§ ACTIVITY: Each line below from the line with "MULTI-ROOM CENTER/ Water Palace" to the line with "4450 Sycamore Road, Newport, MI" must be copied exactly, including those two, and no picture may appear in the copy.

§ INPUT RECORDS:
######
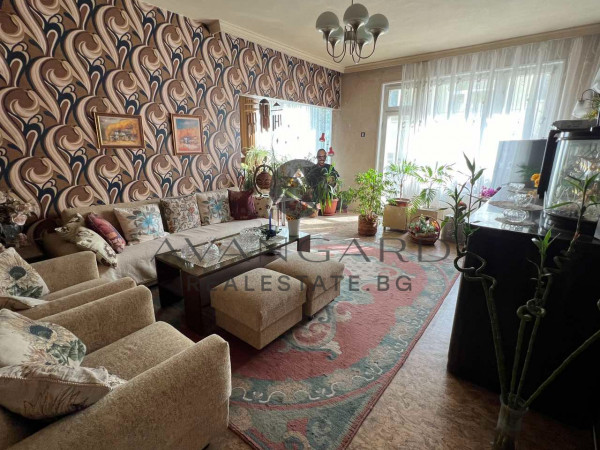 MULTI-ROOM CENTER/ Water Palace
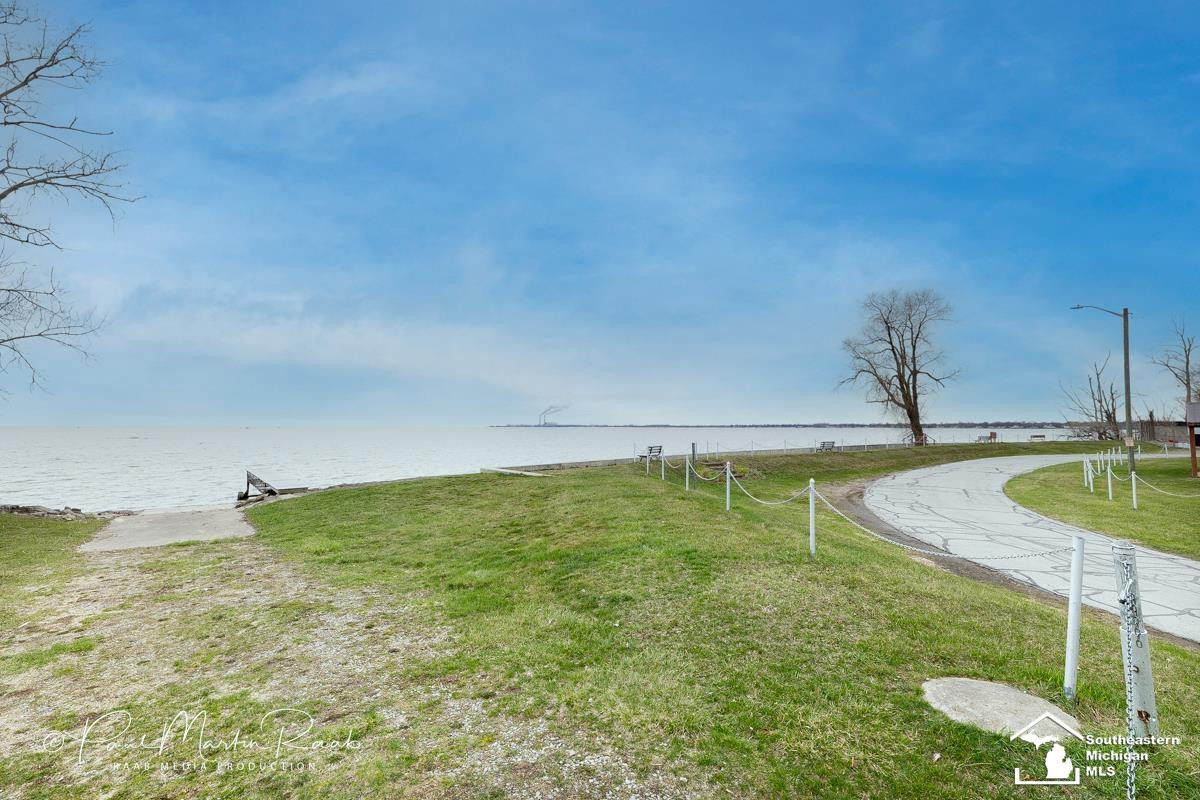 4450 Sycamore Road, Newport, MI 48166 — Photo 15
######
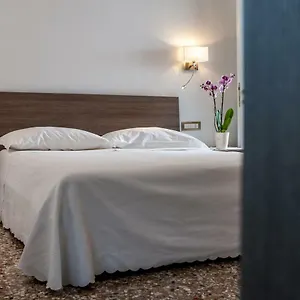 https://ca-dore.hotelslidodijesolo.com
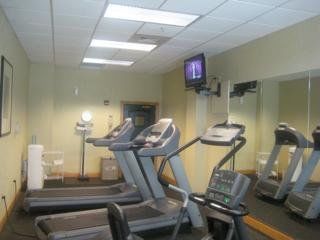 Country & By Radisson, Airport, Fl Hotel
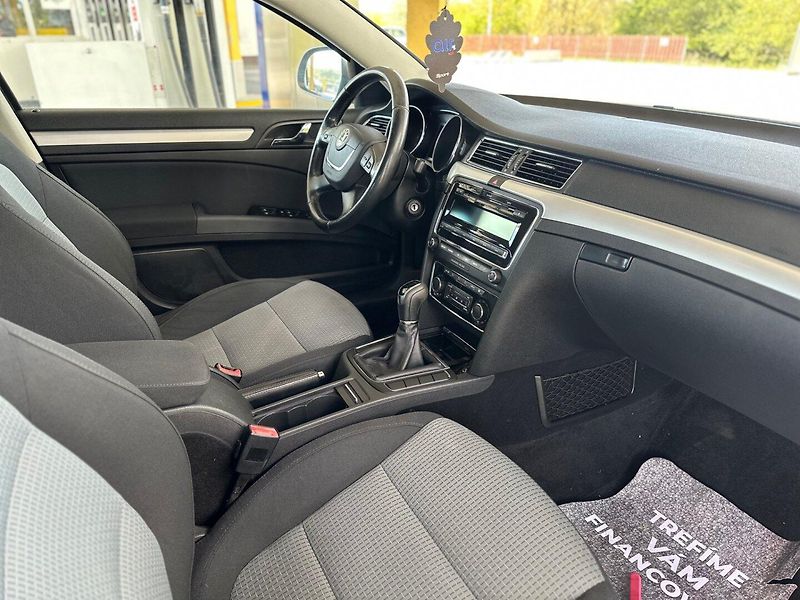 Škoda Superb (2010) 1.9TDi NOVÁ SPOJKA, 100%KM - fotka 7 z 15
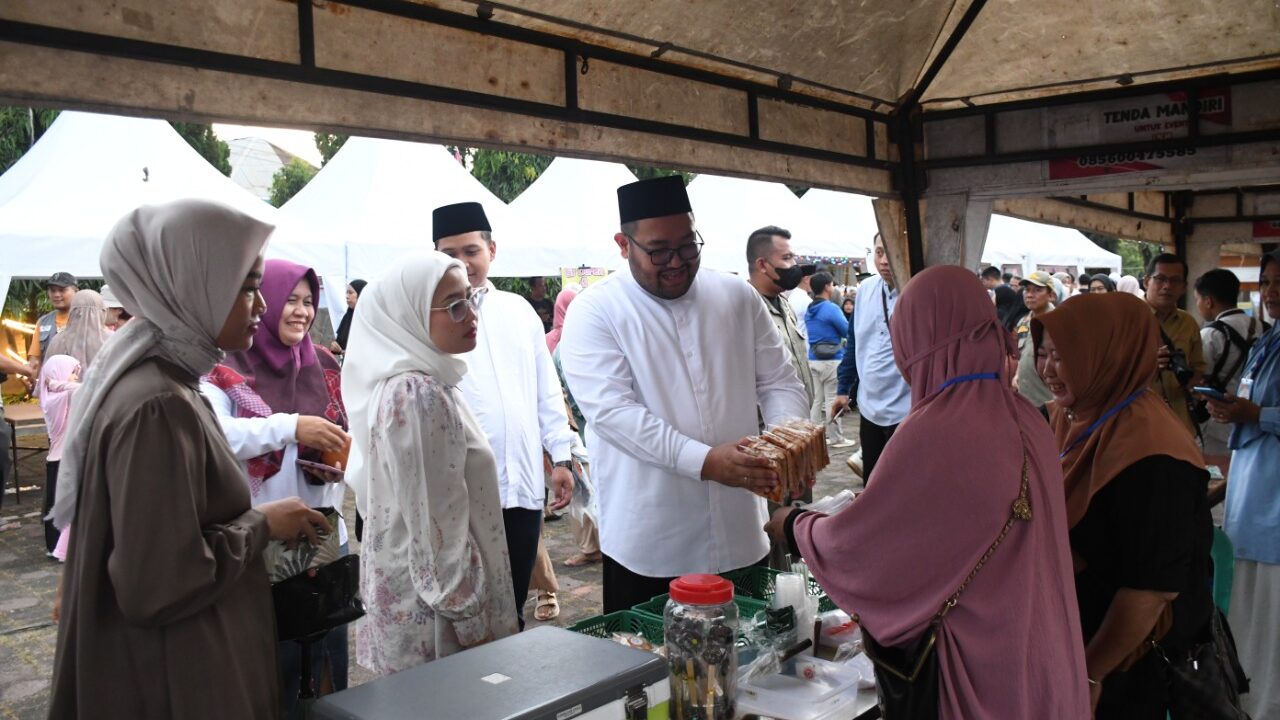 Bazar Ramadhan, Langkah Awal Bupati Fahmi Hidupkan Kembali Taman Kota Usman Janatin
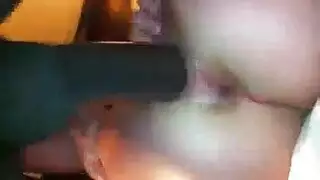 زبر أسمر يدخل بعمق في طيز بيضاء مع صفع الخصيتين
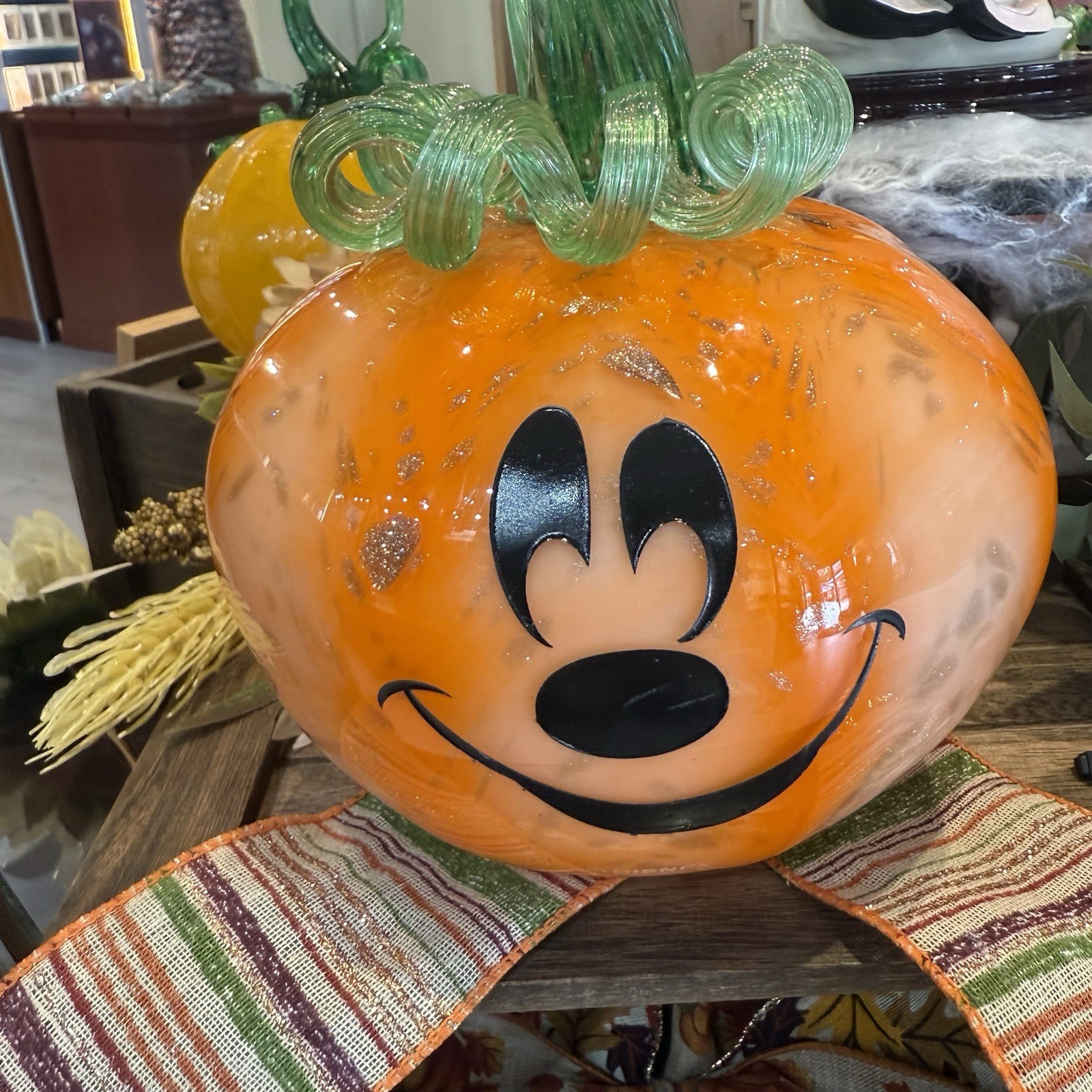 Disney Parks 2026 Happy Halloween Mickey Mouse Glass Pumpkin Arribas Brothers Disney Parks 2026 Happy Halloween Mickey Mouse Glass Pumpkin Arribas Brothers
######
§ SOLVED EXERCISE:
 MULTI-ROOM CENTER/ Water Palace
 4450 Sycamore Road, Newport, MI 48166 — Photo 15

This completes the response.